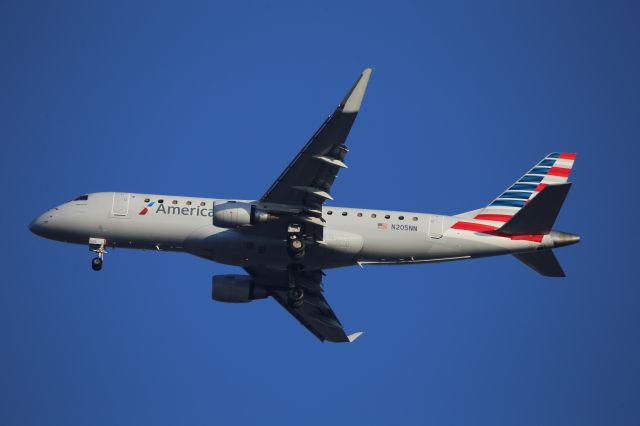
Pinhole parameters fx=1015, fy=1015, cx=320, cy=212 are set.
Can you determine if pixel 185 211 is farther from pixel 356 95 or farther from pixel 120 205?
pixel 356 95

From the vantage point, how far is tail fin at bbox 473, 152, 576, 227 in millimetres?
60219

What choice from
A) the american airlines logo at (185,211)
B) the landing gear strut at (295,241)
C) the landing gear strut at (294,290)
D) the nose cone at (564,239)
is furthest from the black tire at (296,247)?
the nose cone at (564,239)

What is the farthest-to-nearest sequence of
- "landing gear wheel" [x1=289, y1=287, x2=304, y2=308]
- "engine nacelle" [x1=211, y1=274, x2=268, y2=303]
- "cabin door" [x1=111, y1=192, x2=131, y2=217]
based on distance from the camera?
"engine nacelle" [x1=211, y1=274, x2=268, y2=303] → "landing gear wheel" [x1=289, y1=287, x2=304, y2=308] → "cabin door" [x1=111, y1=192, x2=131, y2=217]

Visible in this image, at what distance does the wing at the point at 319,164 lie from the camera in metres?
49.9

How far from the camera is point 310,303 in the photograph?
6612 cm

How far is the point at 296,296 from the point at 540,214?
15.8m

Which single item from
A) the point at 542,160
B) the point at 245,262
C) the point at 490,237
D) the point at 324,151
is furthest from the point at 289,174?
the point at 542,160

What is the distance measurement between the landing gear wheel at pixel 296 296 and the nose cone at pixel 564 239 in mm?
15539

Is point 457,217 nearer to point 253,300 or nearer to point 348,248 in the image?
point 348,248

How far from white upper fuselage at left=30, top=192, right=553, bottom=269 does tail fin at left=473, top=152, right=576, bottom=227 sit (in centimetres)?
234

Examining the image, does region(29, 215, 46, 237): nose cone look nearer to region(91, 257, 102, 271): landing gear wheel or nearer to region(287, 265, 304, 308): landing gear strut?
region(91, 257, 102, 271): landing gear wheel

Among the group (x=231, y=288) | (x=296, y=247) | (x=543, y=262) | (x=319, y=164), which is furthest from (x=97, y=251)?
(x=543, y=262)

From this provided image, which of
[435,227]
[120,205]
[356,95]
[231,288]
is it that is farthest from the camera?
[231,288]

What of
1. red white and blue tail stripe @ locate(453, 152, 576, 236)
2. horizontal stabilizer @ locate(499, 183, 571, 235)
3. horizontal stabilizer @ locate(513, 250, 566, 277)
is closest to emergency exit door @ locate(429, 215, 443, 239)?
red white and blue tail stripe @ locate(453, 152, 576, 236)
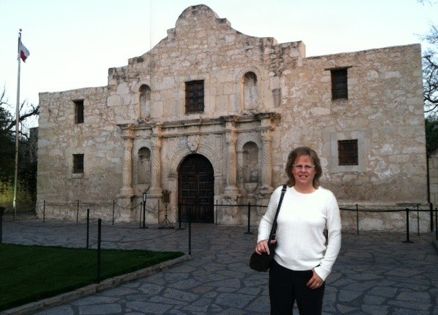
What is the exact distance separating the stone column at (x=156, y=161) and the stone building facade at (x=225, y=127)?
0.04 meters

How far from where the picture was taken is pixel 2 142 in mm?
18703

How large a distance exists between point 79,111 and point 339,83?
1083 cm

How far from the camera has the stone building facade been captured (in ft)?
41.0

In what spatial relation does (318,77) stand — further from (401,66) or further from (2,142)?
(2,142)

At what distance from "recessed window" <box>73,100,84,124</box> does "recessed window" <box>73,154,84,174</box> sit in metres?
1.47

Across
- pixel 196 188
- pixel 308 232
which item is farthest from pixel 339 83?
pixel 308 232

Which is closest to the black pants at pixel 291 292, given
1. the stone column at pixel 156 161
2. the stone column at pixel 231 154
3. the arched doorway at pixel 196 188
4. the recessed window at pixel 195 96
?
the stone column at pixel 231 154

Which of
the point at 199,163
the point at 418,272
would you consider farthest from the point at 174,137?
the point at 418,272

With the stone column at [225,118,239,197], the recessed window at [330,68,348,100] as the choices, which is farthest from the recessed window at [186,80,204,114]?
the recessed window at [330,68,348,100]

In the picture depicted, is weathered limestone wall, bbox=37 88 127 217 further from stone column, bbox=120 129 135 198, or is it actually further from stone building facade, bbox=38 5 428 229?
stone column, bbox=120 129 135 198

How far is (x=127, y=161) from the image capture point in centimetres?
1583

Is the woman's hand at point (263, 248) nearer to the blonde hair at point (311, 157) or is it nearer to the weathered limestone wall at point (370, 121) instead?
the blonde hair at point (311, 157)

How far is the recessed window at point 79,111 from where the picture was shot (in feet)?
57.9

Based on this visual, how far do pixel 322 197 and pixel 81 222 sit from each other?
14651mm
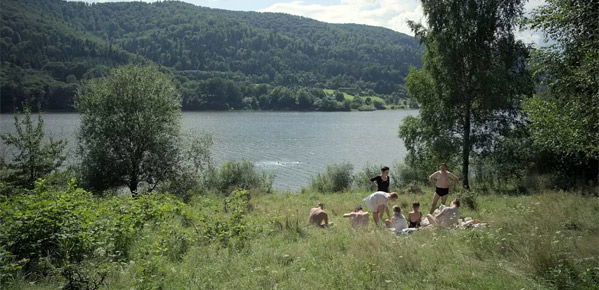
-*-
Exercise :: Copy every one of the records above word for word, leaving out the pictures.

Solution for this exercise ::
Pinhole parameters fx=1015, fy=1015, cx=320, cy=212 are set.
Can you determine if pixel 185 211 is farther from pixel 356 95 or farther from pixel 120 205?
pixel 356 95

From the vantage point, how far is tail fin at bbox 473, 152, 576, 227 in millimetres?
60219

What choice from
A) the american airlines logo at (185,211)
B) the landing gear strut at (295,241)
C) the landing gear strut at (294,290)
D) the nose cone at (564,239)
is furthest from the black tire at (296,247)?
the nose cone at (564,239)

What is the farthest-to-nearest sequence of
- "landing gear wheel" [x1=289, y1=287, x2=304, y2=308]
- "engine nacelle" [x1=211, y1=274, x2=268, y2=303]
- "cabin door" [x1=111, y1=192, x2=131, y2=217]
based on distance from the camera?
"engine nacelle" [x1=211, y1=274, x2=268, y2=303] → "landing gear wheel" [x1=289, y1=287, x2=304, y2=308] → "cabin door" [x1=111, y1=192, x2=131, y2=217]

Visible in this image, at what distance does the wing at the point at 319,164 lie from the camera in metres?
49.9

How far from the camera is point 310,303 in the photograph?
6612 cm

How far is the point at 296,296 from the point at 540,214?
15.8m

Which single item from
A) the point at 542,160
B) the point at 245,262
C) the point at 490,237
D) the point at 324,151
is furthest from the point at 289,174?
the point at 542,160

What is the distance measurement between the landing gear wheel at pixel 296 296 and the nose cone at pixel 564 239 in mm?
15539

Is point 457,217 nearer to point 253,300 or nearer to point 348,248 in the image?
point 348,248

How far from white upper fuselage at left=30, top=192, right=553, bottom=269 does tail fin at left=473, top=152, right=576, bottom=227 sit (in centimetres)?
234

Examining the image, does region(29, 215, 46, 237): nose cone look nearer to region(91, 257, 102, 271): landing gear wheel or nearer to region(287, 265, 304, 308): landing gear strut?
region(91, 257, 102, 271): landing gear wheel

Among the group (x=231, y=288) | (x=296, y=247) | (x=543, y=262) | (x=319, y=164), which is furthest from (x=97, y=251)?
(x=543, y=262)

From this provided image, which of
[435,227]
[120,205]
[356,95]
[231,288]
is it that is farthest from the camera?
[231,288]

What of
1. red white and blue tail stripe @ locate(453, 152, 576, 236)
2. horizontal stabilizer @ locate(499, 183, 571, 235)
3. horizontal stabilizer @ locate(513, 250, 566, 277)
is closest to emergency exit door @ locate(429, 215, 443, 239)?
red white and blue tail stripe @ locate(453, 152, 576, 236)
What is the exact distance separating the stone column at (x=156, y=161) and the stone building facade at (x=225, y=127)?
0.04 meters

How far from where the picture was taken is pixel 2 142 in mm?
18703

How large a distance exists between point 79,111 and point 339,83?
1083 cm

How far from the camera has the stone building facade been captured (in ft)?
41.0

In what spatial relation does (318,77) stand — further from (401,66) or further from (2,142)?
(2,142)

At what distance from "recessed window" <box>73,100,84,124</box> does "recessed window" <box>73,154,84,174</box> sit in metres?
1.47

Across
- pixel 196 188
- pixel 308 232
which item is farthest from pixel 339 83?
pixel 308 232

Which is closest to the black pants at pixel 291 292, given
1. the stone column at pixel 156 161
2. the stone column at pixel 231 154
3. the arched doorway at pixel 196 188
4. the recessed window at pixel 195 96
?
the stone column at pixel 231 154

Which of
the point at 199,163
the point at 418,272
would you consider farthest from the point at 174,137?
the point at 418,272

With the stone column at [225,118,239,197], the recessed window at [330,68,348,100] as the choices, which is farthest from the recessed window at [186,80,204,114]?
the recessed window at [330,68,348,100]

In the picture depicted, is weathered limestone wall, bbox=37 88 127 217 further from stone column, bbox=120 129 135 198, or is it actually further from stone building facade, bbox=38 5 428 229?
stone column, bbox=120 129 135 198

How far is (x=127, y=161) from the image capture point in centimetres?
1583

Is the woman's hand at point (263, 248) nearer to the blonde hair at point (311, 157) or is it nearer to the weathered limestone wall at point (370, 121) instead?
the blonde hair at point (311, 157)

How far is the recessed window at point 79,111 from where the picture was shot (in feet)?
57.9

Based on this visual, how far do pixel 322 197 and pixel 81 222 sit from each other?
14651mm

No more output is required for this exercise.